» Extracted text:
- Opening Delimiter -

Scientists captured images of the passageway with a tiny endoscope. (image courtesy Egyptian Ministry of Tourism and Antiquities via Facebook)

Pharaoh Khufu began building the Great Pyramid around 2,500 BCE in Egypt’s Old Kingdom. It’s comprised of 2.3 million limestone slabs and was the tallest building in the world until the Eiffel Tower was erected in 1889.

“The construction process of the oldest of the seven wonders of the ancient world is one of the most important archaeological mysteries,” reads a March 2 paper in Nature Communications outlining the finding. “Any discovery of previously unknown internal structures could contribute to the knowledge on the construction of this Pyramid.”

Scientists from Japan’s Nagoya University and France’s Alternative Energies and Atomic Energy Commission (CEA) found the passageway using a process they call cosmic-ray muon radiography. Cosmic-ray muons are naturally-occurring particles created when the sun’s rays hit the Earth’s atmosphere. Depending on their size and density, objects on the Earth absorb different amounts of the muons. Scientists can determine if an object is hollow by tracking these tiny particles. Once the researchers realized there was a cavity inside the Khufu Pyramid, they inserted a tiny camera (less than a third of an inch wide) through the exterior stones to capture photographs.

Scientists used non-invasive technology to discover the tunnel. (via Nature Communications)

The discovery is credited to a years-long effort titled “Scan Pyramids,” which employs non-invasive technologies to research Egypt’s ancient monuments. In 2017, the initiative found an even longer passageway in the Khufu Pyramid. As in the case of the most recent discovery, scientists still do not know the precise function of that tunnel.

While the newly found chamber could help scientists answer larger questions about how the Khufu Pyramid was constructed, there is still more to be discovered.

“There are two large limestones at the end chamber,” Scan Pyramids team member Christian Grosse said at the press conference. “And now the question is what’s behind these stones and below the chamber.”

- Closing Delimiter -

» What needs to be done:
Write out the part of the Great Pyramid article that opens with the words containing "Scientists used non-invasive" and closes with "of that tunnel.". The lines that come after have no connection to the article above.

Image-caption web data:
- Opening Delimiter -

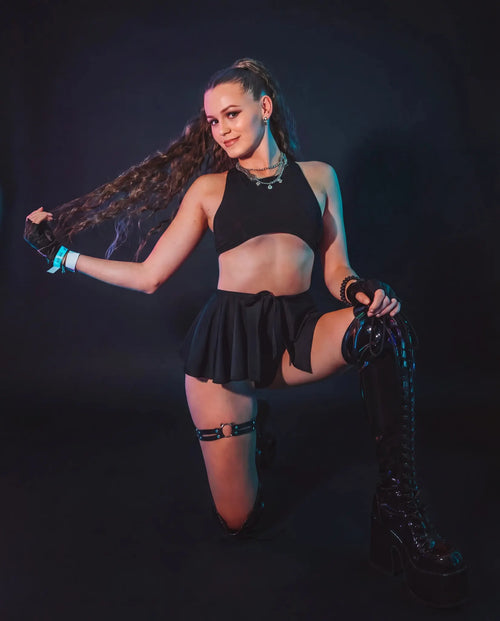 Model wearing black mesh swirl rave skirt with crop top at festival with neon lighting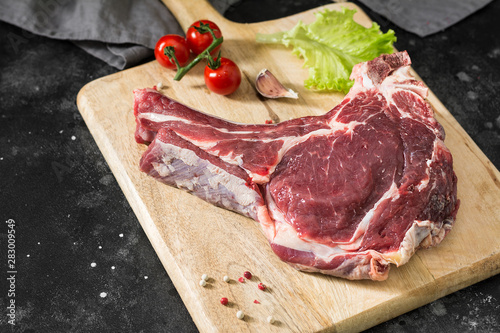 Raw beef meat on wooden Board on dark background
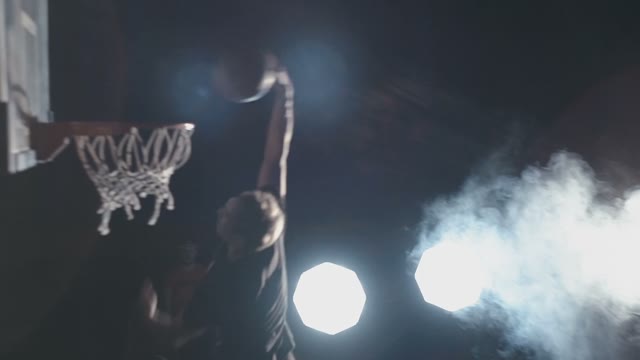 Cool Basketball Player Beautifully Throws The Ball Into The Ring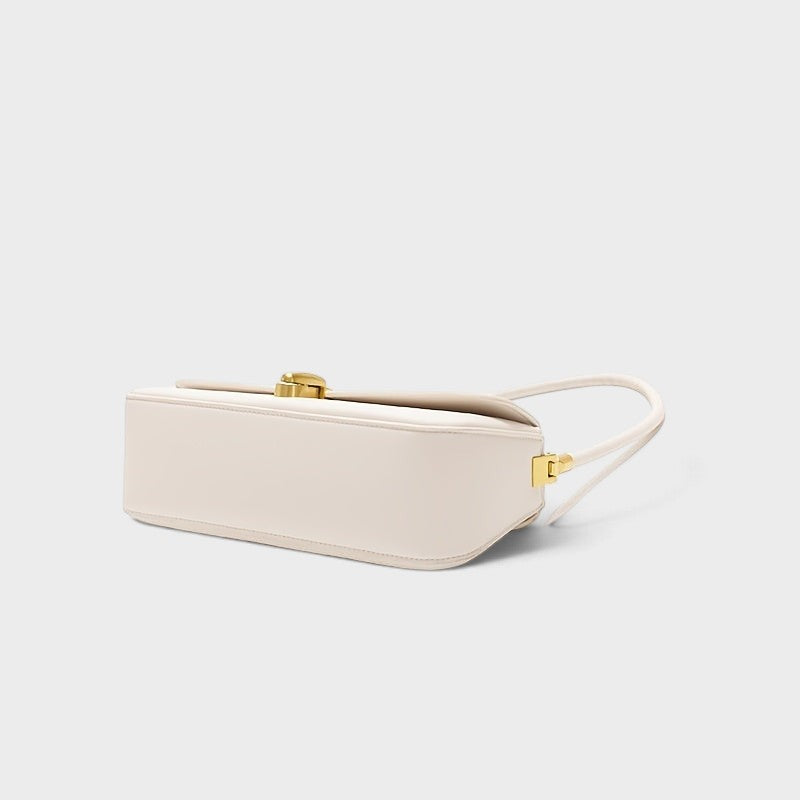 VALENORA Bianca cream microfiber leather shoulder bag with a gold link-style clasp, shown from a side angle.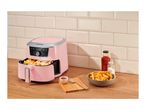 Pink air fryer with fries in the basket, a bowl of fries, ketchup, and salt on a wooden counter.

- Closing Delimiter -

» Answer to this problem:
Scientists used non-invasive technology to discover the tunnel. (via Nature Communications)

The discovery is credited to a years-long effort titled “Scan Pyramids,” which employs non-invasive technologies to research Egypt’s ancient monuments. In 2017, the initiative found an even longer passageway in the Khufu Pyramid. As in the case of the most recent discovery, scientists still do not know the precise function of that tunnel.